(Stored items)
++++++++++++++++++++

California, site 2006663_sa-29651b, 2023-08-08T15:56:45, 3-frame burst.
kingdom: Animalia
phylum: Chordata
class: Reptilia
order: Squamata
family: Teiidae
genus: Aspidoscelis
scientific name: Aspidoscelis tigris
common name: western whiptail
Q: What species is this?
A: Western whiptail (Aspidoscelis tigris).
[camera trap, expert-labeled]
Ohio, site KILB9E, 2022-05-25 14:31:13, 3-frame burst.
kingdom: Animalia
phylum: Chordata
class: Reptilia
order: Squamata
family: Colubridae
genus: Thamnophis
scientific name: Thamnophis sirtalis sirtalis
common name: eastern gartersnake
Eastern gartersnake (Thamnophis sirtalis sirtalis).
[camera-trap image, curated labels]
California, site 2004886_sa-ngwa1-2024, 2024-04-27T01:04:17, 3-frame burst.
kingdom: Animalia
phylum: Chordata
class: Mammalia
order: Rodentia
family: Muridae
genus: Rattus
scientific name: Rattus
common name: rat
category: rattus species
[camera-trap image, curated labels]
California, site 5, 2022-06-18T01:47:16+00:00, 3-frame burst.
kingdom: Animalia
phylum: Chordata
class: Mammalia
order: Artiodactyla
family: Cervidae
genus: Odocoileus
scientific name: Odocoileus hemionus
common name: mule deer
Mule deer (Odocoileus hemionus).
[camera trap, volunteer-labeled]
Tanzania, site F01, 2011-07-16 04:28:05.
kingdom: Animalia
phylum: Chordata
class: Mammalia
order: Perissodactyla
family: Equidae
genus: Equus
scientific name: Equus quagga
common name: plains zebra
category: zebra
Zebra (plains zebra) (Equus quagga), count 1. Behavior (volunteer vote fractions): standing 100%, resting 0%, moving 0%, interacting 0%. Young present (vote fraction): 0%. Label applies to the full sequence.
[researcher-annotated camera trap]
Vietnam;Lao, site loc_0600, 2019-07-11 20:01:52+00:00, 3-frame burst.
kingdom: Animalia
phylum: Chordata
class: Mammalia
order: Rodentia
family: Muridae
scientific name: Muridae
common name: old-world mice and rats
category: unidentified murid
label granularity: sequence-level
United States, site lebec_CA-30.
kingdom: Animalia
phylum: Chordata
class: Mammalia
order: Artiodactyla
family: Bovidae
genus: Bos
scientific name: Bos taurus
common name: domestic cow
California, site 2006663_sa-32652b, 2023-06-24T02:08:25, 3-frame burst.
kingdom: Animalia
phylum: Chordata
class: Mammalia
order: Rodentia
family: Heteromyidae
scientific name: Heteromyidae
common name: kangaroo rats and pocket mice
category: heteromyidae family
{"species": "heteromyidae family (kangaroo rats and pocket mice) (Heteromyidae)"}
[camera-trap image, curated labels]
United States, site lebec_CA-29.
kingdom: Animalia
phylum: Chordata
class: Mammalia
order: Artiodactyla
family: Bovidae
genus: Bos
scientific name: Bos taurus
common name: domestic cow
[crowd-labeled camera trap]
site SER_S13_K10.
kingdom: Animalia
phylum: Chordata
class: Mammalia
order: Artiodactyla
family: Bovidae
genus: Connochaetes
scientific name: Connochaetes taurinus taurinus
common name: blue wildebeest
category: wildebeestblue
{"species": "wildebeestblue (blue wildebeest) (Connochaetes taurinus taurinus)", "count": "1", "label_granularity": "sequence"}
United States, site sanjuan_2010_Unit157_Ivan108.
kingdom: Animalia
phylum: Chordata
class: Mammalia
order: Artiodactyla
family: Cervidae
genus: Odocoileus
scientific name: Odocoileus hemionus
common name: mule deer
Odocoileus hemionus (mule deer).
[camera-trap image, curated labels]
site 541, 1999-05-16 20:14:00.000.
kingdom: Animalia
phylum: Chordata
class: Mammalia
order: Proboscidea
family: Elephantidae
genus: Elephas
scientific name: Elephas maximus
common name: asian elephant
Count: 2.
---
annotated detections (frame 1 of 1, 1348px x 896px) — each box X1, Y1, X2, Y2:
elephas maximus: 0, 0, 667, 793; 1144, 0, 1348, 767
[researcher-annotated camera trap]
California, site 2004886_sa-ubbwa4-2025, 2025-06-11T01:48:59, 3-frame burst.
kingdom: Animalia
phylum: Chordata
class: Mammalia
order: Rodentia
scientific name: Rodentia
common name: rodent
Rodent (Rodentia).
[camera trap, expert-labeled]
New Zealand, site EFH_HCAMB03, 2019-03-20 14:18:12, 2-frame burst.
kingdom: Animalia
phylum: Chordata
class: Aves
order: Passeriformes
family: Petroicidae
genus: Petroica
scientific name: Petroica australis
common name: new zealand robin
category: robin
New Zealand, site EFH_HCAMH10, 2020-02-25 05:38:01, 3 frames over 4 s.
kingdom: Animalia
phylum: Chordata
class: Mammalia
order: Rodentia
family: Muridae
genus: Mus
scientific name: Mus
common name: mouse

++++++++++++++++++++

• Required work: Each entry should be duplicated exactly as it was given.

• Reply:
California, site 2006663_sa-29651b, 2023-08-08T15:56:45, 3-frame burst.
kingdom: Animalia
phylum: Chordata
class: Reptilia
order: Squamata
family: Teiidae
genus: Aspidoscelis
scientific name: Aspidoscelis tigris
common name: western whiptail
Q: What species is this?
A: Western whiptail (Aspidoscelis tigris).
[camera trap, expert-labeled]
Ohio, site KILB9E, 2022-05-25 14:31:13, 3-frame burst.
kingdom: Animalia
phylum: Chordata
class: Reptilia
order: Squamata
family: Colubridae
genus: Thamnophis
scientific name: Thamnophis sirtalis sirtalis
common name: eastern gartersnake
Eastern gartersnake (Thamnophis sirtalis sirtalis).
[camera-trap image, curated labels]
California, site 2004886_sa-ngwa1-2024, 2024-04-27T01:04:17, 3-frame burst.
kingdom: Animalia
phylum: Chordata
class: Mammalia
order: Rodentia
family: Muridae
genus: Rattus
scientific name: Rattus
common name: rat
category: rattus species
[camera-trap image, curated labels]
California, site 5, 2022-06-18T01:47:16+00:00, 3-frame burst.
kingdom: Animalia
phylum: Chordata
class: Mammalia
order: Artiodactyla
family: Cervidae
genus: Odocoileus
scientific name: Odocoileus hemionus
common name: mule deer
Mule deer (Odocoileus hemionus).
[camera trap, volunteer-labeled]
Tanzania, site F01, 2011-07-16 04:28:05.
kingdom: Animalia
phylum: Chordata
class: Mammalia
order: Perissodactyla
family: Equidae
genus: Equus
scientific name: Equus quagga
common name: plains zebra
category: zebra
Zebra (plains zebra) (Equus quagga), count 1. Behavior (volunteer vote fractions): standing 100%, resting 0%, moving 0%, interacting 0%. Young present (vote fraction): 0%. Label applies to the full sequence.
[researcher-annotated camera trap]
Vietnam;Lao, site loc_0600, 2019-07-11 20:01:52+00:00, 3-frame burst.
kingdom: Animalia
phylum: Chordata
class: Mammalia
order: Rodentia
family: Muridae
scientific name: Muridae
common name: old-world mice and rats
category: unidentified murid
label granularity: sequence-level
United States, site lebec_CA-30.
kingdom: Animalia
phylum: Chordata
class: Mammalia
order: Artiodactyla
family: Bovidae
genus: Bos
scientific name: Bos taurus
common name: domestic cow
California, site 2006663_sa-32652b, 2023-06-24T02:08:25, 3-frame burst.
kingdom: Animalia
phylum: Chordata
class: Mammalia
order: Rodentia
family: Heteromyidae
scientific name: Heteromyidae
common name: kangaroo rats and pocket mice
category: heteromyidae family
{"species": "heteromyidae family (kangaroo rats and pocket mice) (Heteromyidae)"}
[camera-trap image, curated labels]
United States, site lebec_CA-29.
kingdom: Animalia
phylum: Chordata
class: Mammalia
order: Artiodactyla
family: Bovidae
genus: Bos
scientific name: Bos taurus
common name: domestic cow
[crowd-labeled camera trap]
site SER_S13_K10.
kingdom: Animalia
phylum: Chordata
class: Mammalia
order: Artiodactyla
family: Bovidae
genus: Connochaetes
scientific name: Connochaetes taurinus taurinus
common name: blue wildebeest
category: wildebeestblue
{"species": "wildebeestblue (blue wildebeest) (Connochaetes taurinus taurinus)", "count": "1", "label_granularity": "sequence"}
United States, site sanjuan_2010_Unit157_Ivan108.
kingdom: Animalia
phylum: Chordata
class: Mammalia
order: Artiodactyla
family: Cervidae
genus: Odocoileus
scientific name: Odocoileus hemionus
common name: mule deer
Odocoileus hemionus (mule deer).
[camera-trap image, curated labels]
site 541, 1999-05-16 20:14:00.000.
kingdom: Animalia
phylum: Chordata
class: Mammalia
order: Proboscidea
family: Elephantidae
genus: Elephas
scientific name: Elephas maximus
common name: asian elephant
Count: 2.
---
annotated detections (frame 1 of 1, 1348px x 896px) — each box X1, Y1, X2, Y2:
elephas maximus: 0, 0, 667, 793; 1144, 0, 1348, 767
[researcher-annotated camera trap]
California, site 2004886_sa-ubbwa4-2025, 2025-06-11T01:48:59, 3-frame burst.
kingdom: Animalia
phylum: Chordata
class: Mammalia
order: Rodentia
scientific name: Rodentia
common name: rodent
Rodent (Rodentia).
[camera trap, expert-labeled]
New Zealand, site EFH_HCAMB03, 2019-03-20 14:18:12, 2-frame burst.
kingdom: Animalia
phylum: Chordata
class: Aves
order: Passeriformes
family: Petroicidae
genus: Petroica
scientific name: Petroica australis
common name: new zealand robin
category: robin
New Zealand, site EFH_HCAMH10, 2020-02-25 05:38:01, 3 frames over 4 s.
kingdom: Animalia
phylum: Chordata
class: Mammalia
order: Rodentia
family: Muridae
genus: Mus
scientific name: Mus
common name: mouse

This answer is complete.